WRITTEN REQUEST:
Reproduce word for word the lines of the items that begin with the one containing "From the observer's" and continue through the end of the items, including both of those end lines.

## Start THE INPUT

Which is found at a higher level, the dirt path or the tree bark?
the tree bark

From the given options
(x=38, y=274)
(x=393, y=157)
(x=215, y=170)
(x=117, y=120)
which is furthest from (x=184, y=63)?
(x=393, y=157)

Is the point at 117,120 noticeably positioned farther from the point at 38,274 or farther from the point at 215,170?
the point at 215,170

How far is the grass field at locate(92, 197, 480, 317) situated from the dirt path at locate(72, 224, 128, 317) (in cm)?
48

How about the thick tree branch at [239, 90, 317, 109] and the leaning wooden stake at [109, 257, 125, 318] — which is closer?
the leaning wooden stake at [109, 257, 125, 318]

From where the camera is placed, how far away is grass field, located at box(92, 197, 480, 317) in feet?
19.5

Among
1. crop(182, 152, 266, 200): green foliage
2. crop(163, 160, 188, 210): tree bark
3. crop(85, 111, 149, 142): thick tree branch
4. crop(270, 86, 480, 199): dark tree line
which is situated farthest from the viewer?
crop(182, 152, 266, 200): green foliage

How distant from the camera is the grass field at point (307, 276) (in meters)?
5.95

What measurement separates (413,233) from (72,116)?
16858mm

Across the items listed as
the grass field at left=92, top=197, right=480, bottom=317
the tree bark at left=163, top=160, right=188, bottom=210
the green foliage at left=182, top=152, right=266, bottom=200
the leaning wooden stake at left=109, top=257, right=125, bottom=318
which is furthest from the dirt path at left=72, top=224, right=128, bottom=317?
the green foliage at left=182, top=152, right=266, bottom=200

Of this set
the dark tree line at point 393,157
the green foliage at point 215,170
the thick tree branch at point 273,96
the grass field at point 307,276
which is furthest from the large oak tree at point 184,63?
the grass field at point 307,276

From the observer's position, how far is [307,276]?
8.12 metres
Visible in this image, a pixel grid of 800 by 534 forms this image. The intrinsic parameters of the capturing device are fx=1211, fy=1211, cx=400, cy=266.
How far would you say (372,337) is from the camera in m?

## End THE INPUT

SOLVED EXERCISE:
From the observer's position, how far is [307,276]?
8.12 metres
Visible in this image, a pixel grid of 800 by 534 forms this image. The intrinsic parameters of the capturing device are fx=1211, fy=1211, cx=400, cy=266.
How far would you say (372,337) is from the camera in m?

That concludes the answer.